— BEGIN Passage provided —
RIMBO, Sweden — The head of the U.N. food agency has accused Shiite Houthi rebels of blocking access to food deliveries to civilians devastated by the war in Yemen.
World Food Program chief David Beasley, who has previously criticized the Saudi-led coalition for a blockade of Yemeni ports, told The Associated Press on Thursday that it’s now the Houthis who are impeding access in parts of the country.
In an interview at the agency’s headquarters in Rome, Beasley says: “I’m on their back because we have access issues out into different areas throughout Yemen. We need more people; they blocked our visas. We need equipment, they blocked our equipment, they blocked our access.”
Beasley, who visited Yemen two weeks ago, called the humanitarian situation there “desperate” and said the WFP needs access and money to avert a famine.
Meanwhile, Yemen’s warring sides agreed to a broad prisoner swap Thursday, sitting down in the same room together for the first time in years at U.N.-sponsored peace talks in Sweden aimed at halting a catastrophic war that has brought the country to the brink of famine.
Hopes were high that talks wouldn’t deteriorate into further violence as in the past, and that the prisoner exchange would be an important first step toward building confidence between highly distrustful adversaries.
Serious About De-Escalating the Fighting
U.N. envoy Martin Griffiths said the two sides have signaled they are serious about de-escalating the fighting through calls they’ve made in recent weeks, and urged them to work to further reduce the violence in the Arab world’s poorest nation, scene of massive civilian suffering.
— END Passage provided —
— BEGIN Rows —
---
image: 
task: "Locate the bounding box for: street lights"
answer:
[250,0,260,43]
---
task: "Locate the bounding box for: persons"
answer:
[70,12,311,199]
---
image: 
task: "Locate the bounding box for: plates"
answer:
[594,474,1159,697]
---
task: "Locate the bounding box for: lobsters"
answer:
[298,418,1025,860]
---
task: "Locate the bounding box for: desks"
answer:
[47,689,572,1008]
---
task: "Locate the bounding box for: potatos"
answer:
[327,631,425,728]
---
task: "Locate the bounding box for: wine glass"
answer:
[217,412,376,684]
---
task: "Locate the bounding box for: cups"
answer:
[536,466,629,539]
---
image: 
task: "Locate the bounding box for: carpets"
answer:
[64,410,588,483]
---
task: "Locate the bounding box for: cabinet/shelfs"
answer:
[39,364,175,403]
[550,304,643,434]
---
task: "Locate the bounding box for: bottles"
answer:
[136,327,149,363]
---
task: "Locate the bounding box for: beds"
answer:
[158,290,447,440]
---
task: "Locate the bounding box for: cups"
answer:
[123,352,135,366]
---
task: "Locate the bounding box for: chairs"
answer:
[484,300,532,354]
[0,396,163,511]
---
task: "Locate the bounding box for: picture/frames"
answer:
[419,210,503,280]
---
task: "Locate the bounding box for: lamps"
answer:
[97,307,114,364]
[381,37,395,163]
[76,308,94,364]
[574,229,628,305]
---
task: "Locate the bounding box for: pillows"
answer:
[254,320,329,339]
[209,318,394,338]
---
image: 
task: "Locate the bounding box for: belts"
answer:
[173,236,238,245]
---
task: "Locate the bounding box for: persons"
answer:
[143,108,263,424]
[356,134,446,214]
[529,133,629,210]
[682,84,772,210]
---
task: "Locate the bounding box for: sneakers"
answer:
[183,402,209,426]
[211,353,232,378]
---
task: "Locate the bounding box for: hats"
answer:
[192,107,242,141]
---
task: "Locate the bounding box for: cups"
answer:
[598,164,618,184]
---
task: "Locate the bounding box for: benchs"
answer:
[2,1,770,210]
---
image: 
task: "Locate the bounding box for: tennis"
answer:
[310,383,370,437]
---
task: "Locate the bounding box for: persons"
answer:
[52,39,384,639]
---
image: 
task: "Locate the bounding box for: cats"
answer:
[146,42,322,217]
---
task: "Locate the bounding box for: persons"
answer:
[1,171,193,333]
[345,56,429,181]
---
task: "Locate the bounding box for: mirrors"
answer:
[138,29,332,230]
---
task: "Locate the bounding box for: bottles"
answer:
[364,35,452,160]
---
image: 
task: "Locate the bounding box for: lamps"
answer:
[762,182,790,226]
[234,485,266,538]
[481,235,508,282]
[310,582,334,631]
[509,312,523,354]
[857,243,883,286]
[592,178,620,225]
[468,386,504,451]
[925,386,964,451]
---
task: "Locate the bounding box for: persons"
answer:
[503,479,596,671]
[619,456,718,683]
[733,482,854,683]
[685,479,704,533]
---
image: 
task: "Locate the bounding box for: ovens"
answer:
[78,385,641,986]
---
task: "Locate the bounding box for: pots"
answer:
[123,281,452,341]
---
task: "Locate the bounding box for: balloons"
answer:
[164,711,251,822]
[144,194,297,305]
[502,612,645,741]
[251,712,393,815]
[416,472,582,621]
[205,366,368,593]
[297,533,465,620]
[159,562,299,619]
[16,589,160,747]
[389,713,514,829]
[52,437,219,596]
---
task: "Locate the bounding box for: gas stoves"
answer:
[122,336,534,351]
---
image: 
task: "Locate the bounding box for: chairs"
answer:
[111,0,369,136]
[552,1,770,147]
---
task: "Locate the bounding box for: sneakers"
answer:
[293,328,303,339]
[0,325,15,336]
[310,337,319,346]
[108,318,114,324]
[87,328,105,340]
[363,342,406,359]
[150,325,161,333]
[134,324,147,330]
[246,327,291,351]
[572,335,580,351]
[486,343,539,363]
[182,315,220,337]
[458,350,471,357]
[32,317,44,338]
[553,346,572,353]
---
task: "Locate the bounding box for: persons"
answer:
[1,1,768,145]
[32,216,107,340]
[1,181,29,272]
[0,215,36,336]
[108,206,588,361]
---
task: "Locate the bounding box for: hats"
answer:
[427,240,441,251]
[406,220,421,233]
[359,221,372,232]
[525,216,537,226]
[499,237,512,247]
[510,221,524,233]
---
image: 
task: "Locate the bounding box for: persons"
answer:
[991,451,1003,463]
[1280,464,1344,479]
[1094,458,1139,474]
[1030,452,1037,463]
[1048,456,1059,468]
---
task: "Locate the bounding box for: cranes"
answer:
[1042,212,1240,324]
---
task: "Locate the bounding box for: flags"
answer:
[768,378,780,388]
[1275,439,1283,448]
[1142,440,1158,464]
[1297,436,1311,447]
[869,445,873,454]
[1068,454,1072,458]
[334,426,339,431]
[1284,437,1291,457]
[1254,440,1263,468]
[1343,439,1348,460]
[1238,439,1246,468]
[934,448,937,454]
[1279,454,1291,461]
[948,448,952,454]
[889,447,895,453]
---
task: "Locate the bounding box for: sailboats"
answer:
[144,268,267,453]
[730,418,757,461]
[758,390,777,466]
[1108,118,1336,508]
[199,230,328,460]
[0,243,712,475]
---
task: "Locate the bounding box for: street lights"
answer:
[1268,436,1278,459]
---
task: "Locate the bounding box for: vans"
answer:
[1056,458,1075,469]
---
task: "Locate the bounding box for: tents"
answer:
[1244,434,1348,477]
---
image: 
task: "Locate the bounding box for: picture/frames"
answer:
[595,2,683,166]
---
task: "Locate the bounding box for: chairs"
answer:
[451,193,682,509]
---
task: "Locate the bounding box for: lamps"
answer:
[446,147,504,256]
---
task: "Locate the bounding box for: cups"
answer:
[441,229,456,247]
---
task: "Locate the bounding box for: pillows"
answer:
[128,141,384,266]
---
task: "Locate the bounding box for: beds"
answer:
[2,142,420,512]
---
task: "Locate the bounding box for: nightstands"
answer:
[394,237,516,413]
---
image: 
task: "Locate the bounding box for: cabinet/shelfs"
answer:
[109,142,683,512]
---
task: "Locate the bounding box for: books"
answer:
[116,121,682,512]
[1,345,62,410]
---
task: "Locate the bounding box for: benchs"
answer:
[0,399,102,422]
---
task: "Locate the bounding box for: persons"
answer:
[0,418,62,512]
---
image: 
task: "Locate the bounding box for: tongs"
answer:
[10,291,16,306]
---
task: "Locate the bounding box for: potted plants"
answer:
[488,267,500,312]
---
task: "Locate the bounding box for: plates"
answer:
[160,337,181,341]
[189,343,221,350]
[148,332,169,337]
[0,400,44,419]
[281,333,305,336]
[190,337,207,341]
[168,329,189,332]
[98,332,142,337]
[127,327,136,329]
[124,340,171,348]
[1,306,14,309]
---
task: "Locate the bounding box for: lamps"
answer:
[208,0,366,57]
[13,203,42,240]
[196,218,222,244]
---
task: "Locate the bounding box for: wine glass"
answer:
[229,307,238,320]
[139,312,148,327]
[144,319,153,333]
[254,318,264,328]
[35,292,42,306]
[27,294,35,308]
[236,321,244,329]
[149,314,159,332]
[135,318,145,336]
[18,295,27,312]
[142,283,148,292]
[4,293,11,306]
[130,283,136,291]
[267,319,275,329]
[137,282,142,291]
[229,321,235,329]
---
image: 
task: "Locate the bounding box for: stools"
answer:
— END Rows —
### Task statement
Copy the stretch of the Yemen news report above from "Beasley, who visited" through "brink of famine.", switching "famine" to "starvation".

### Expected answer
Beasley, who visited Yemen two weeks ago, called the humanitarian situation there “desperate” and said the WFP needs access and money to avert a starvation.
Meanwhile, Yemen’s warring sides agreed to a broad prisoner swap Thursday, sitting down in the same room together for the first time in years at U.N.-sponsored peace talks in Sweden aimed at halting a catastrophic war that has brought the country to the brink of starvation.